Fluxes of dissolved organic carbon in three tropical secondary forests developed on serpentine and mudstone

Leaching of dissolved organic carbon (DOC) from the organic (O) horizon plays an important role in soil C cycles and formation of soil organic matter. The magnitude of DOC fluxes in throughfall and soil solutions was quantified in three tropical secondary forests affected by the former selective logging in East Kalimantan, Indonesia. The sites were located on the Oxisol soil formed on serpentine and two Ultisol soils formed on mudstone. The DOC fluxes in the soil profiles are highest in the O horizons, decreasing markedly with depth at all sites. The DOC fluxes from the O horizons varied greatly from 166 to 261 kg C ha− 1 yr− 1 in Ultisols to 603 kg C ha− 1 yr− 1 in Oxisol, which corresponded to 3.7 to 11.4% of C input. The DOC export from the B horizons was consistently low (10 to 31 kg C ha− 1 yr− 1) due probably to the high DOC adsorption of the clayey Oxisol and Ultisol soils. The contribution of DOC fluxes to soil C balance is minor compared to litterfall (4.0 to 4.8 Mg C ha− 1 yr− 1) and organic matter decomposition (4.2 to 4.7 Mg C ha− 1 yr− 1), however, DOC leached from the O horizon appears to be an important C source into the mineral soils. The magnitude of DOC leaching from the O horizon increased with decreasing P concentration in foliar litter, whereas DOC consumption in the deeper soil horizons is related to clay content that originates from parent materials. The roles of DOC leaching to soil C cycle are shown to be variable at a local scale, depending on vegetation and parent material.
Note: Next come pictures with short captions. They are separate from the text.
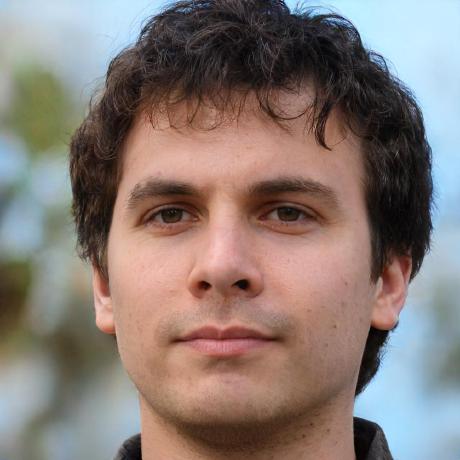 River Trunk Jerimiah Baldwin Github - Ocean Images - Beautiful Desktop Collection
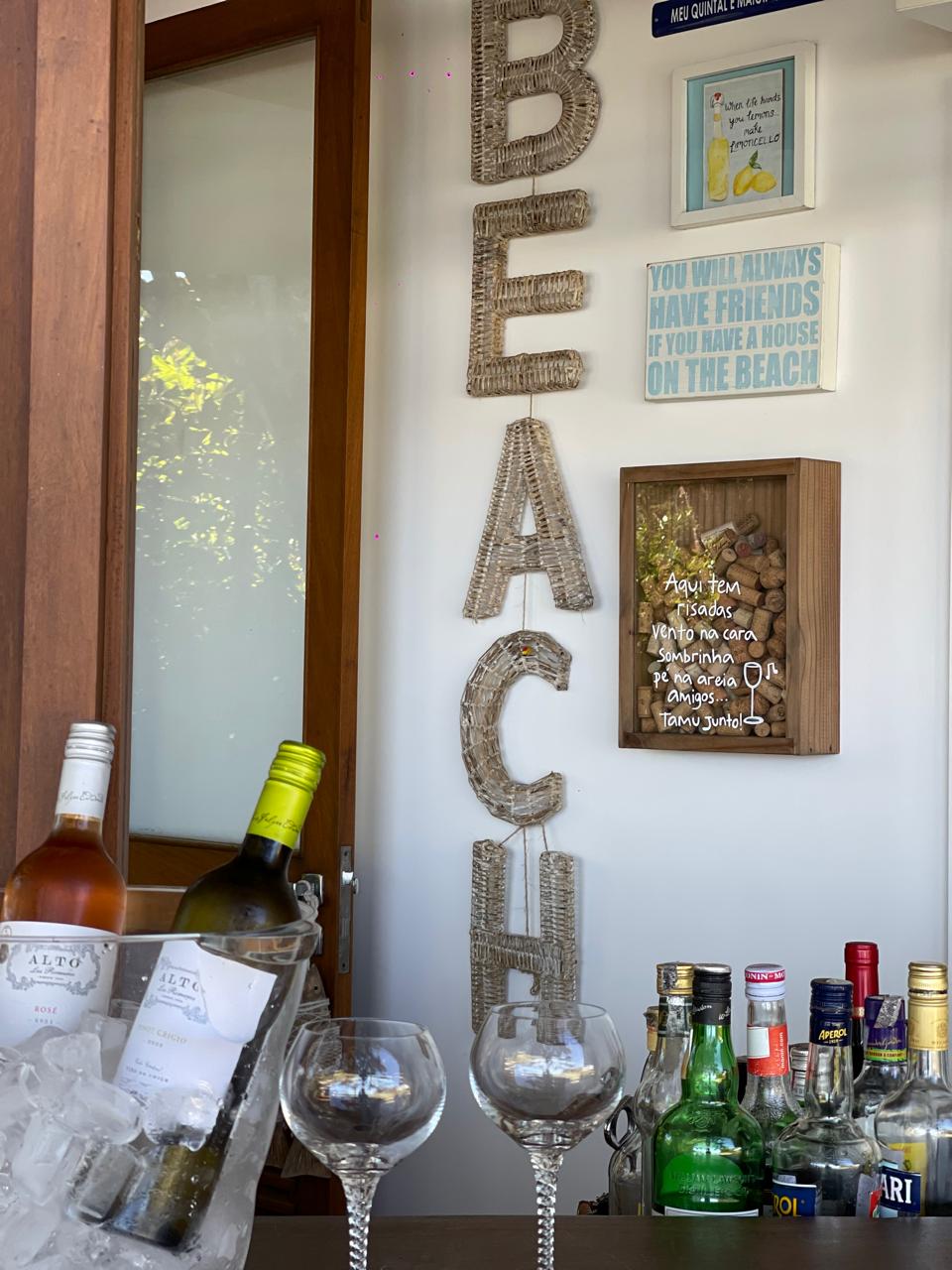 Cópia de IMG-20251103-WA0040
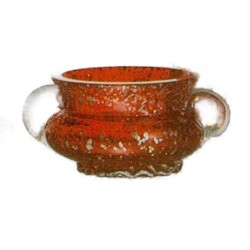 Chlum -  13030/H 0030/11, Bowl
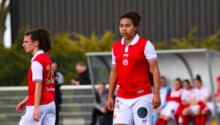 Mathilde Kack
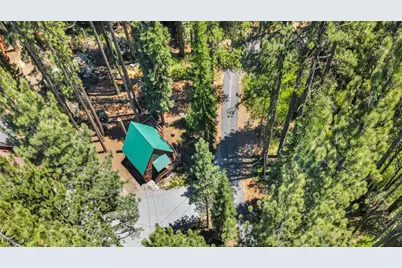 14036 Robin Lane, Truckee, CA 96161 - Photo 5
Research highlights► The DOC fluxes in throughfall and soil solution were quantified under tropical forests in East Kalimantan, Indonesia. ► The contribution of DOC export to soil C balance was minor due to high DOC adsorption in the clayey Oxisol and Ultisol soils. ► The DOC fluxes from the O horizons varied greatly from 166 kg Cha−1yr−1 in the Ultisol soils to 603 kg Cha−1yr−1 in Oxisol soil. ► The importance of DOC fluxes to C source to the mineral soils varied from soil to soil at a local scale.